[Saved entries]

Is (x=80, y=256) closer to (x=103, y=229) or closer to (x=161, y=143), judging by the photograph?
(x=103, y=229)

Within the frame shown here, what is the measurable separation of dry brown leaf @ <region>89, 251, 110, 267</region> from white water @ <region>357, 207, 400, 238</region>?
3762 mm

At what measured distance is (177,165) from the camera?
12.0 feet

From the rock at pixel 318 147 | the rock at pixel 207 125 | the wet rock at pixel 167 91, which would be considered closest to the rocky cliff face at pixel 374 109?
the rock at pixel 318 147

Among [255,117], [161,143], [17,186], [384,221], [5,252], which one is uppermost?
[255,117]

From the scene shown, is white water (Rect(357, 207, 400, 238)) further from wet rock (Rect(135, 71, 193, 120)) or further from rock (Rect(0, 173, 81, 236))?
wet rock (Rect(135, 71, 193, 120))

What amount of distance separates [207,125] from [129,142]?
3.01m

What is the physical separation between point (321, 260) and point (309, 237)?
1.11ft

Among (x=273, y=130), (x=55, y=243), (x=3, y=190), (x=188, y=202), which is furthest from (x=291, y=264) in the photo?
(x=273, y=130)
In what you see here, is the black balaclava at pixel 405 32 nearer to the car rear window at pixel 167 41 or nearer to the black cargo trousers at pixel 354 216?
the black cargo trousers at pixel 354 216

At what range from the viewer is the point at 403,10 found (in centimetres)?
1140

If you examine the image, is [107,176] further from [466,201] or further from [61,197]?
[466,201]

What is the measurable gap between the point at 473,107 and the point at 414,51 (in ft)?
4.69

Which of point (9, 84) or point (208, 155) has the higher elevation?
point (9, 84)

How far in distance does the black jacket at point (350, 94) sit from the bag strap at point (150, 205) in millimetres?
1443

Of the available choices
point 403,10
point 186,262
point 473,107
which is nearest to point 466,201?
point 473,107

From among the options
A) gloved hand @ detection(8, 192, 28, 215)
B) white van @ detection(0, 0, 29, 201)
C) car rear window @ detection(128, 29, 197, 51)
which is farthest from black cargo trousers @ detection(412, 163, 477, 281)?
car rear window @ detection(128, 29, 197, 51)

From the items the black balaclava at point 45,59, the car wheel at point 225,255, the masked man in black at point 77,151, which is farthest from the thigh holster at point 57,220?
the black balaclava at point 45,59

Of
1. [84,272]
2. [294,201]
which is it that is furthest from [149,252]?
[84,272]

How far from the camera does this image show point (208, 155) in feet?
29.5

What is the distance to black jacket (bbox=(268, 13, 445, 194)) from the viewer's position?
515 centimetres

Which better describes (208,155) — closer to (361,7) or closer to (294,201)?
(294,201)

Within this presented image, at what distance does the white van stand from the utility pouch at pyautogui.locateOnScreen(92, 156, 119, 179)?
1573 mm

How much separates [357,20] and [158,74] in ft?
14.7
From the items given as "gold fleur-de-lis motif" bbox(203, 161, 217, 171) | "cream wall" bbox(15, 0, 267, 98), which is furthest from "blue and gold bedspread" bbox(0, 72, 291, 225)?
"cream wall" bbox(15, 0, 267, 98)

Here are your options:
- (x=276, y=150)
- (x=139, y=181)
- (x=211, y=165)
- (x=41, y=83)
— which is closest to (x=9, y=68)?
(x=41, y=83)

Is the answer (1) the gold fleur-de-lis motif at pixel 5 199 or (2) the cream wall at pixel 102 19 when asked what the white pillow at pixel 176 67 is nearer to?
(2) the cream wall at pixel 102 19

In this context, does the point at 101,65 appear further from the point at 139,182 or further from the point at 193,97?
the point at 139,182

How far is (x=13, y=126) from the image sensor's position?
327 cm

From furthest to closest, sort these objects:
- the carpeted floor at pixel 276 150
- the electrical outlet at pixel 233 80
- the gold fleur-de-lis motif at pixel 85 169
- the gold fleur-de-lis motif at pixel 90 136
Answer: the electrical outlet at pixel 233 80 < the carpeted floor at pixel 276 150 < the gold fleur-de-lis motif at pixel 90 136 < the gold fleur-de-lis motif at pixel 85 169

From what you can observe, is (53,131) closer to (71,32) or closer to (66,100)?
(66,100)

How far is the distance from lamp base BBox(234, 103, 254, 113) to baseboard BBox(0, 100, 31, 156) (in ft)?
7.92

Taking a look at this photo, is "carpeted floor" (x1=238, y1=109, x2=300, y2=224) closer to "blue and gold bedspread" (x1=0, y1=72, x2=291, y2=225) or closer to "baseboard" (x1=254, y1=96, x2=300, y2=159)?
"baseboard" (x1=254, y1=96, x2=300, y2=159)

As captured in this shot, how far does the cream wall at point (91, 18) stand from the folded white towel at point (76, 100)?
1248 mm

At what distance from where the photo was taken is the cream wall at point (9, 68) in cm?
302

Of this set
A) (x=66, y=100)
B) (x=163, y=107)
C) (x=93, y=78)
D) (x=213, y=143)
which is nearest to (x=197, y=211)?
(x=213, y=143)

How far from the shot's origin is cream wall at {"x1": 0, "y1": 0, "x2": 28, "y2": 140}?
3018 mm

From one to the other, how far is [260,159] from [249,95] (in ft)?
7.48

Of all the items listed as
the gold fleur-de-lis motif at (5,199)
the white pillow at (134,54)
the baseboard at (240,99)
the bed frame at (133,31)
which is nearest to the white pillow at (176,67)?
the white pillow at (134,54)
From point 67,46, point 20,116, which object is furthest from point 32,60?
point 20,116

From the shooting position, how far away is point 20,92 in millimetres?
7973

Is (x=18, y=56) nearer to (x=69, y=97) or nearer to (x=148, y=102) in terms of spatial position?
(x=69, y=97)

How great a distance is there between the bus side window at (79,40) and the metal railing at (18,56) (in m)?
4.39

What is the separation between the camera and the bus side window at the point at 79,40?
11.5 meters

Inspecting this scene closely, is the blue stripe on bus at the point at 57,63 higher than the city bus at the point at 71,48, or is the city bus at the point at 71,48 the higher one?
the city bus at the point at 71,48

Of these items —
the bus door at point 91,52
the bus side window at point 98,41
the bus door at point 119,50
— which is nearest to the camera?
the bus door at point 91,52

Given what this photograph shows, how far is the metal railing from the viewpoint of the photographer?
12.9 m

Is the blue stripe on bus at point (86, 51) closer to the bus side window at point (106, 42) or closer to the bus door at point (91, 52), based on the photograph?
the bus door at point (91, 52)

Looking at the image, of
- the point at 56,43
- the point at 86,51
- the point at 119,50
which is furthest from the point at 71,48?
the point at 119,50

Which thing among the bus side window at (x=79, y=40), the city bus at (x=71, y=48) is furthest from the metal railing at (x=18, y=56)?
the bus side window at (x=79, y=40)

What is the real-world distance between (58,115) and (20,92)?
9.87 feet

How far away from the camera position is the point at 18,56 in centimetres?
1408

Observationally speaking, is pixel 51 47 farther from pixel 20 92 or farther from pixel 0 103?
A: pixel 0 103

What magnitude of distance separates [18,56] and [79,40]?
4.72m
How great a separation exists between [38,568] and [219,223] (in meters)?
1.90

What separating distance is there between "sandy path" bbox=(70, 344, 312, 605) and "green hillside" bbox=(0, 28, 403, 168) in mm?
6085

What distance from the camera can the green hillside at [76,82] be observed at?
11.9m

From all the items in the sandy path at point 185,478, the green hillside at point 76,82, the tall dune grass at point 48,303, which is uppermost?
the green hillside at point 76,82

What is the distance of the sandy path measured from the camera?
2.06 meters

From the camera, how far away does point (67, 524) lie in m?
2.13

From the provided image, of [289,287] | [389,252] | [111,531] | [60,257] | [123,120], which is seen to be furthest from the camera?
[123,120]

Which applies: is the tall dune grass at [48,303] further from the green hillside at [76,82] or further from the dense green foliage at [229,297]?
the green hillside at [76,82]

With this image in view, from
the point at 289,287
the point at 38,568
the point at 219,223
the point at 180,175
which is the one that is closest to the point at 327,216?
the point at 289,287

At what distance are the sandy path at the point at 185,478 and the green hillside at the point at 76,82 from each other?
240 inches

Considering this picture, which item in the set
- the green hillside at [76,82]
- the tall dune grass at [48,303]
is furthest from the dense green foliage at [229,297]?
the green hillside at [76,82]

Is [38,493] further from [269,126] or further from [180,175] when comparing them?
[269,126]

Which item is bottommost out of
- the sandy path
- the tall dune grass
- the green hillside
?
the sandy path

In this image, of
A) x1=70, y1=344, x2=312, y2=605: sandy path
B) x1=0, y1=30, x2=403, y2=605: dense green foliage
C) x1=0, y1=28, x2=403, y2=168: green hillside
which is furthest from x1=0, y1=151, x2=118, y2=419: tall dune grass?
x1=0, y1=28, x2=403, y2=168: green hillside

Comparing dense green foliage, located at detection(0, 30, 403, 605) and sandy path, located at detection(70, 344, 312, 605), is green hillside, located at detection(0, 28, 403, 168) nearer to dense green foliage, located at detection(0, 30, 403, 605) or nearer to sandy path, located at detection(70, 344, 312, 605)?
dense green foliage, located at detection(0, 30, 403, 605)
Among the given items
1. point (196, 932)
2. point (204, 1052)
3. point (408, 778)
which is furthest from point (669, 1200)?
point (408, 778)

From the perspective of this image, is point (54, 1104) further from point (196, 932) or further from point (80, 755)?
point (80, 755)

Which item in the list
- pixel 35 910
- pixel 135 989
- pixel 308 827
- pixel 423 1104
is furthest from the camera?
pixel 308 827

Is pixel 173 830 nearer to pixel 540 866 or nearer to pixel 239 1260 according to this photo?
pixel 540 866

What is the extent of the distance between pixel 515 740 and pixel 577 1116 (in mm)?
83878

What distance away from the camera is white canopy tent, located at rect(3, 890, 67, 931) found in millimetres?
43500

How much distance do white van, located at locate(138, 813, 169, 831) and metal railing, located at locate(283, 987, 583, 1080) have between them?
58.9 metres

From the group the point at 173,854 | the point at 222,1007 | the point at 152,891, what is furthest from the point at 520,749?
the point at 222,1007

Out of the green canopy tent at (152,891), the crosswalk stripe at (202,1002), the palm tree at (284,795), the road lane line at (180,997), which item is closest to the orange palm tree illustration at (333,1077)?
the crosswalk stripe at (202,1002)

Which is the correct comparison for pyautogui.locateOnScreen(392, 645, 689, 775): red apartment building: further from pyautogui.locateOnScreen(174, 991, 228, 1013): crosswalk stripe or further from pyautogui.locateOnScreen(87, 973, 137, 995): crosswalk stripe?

**Task goal**
Copy word for word the lines of the listing above, starting at the line that contains "What is the extent" and ending at the last line of the listing, with both ends included.

**Task solution**
What is the extent of the distance between pixel 515 740 and pixel 577 1116 (in mm)?
83878

What distance away from the camera is white canopy tent, located at rect(3, 890, 67, 931) found in millimetres?
43500

How much distance do white van, located at locate(138, 813, 169, 831) and metal railing, located at locate(283, 987, 583, 1080) have between them?
58.9 metres

From the group the point at 173,854 | the point at 222,1007 | the point at 152,891, what is furthest from the point at 520,749?
the point at 222,1007

Out of the green canopy tent at (152,891), the crosswalk stripe at (202,1002), the palm tree at (284,795), the road lane line at (180,997), which item is closest to the orange palm tree illustration at (333,1077)?
the crosswalk stripe at (202,1002)

Which is the correct comparison for pyautogui.locateOnScreen(392, 645, 689, 775): red apartment building: further from pyautogui.locateOnScreen(174, 991, 228, 1013): crosswalk stripe or further from pyautogui.locateOnScreen(87, 973, 137, 995): crosswalk stripe?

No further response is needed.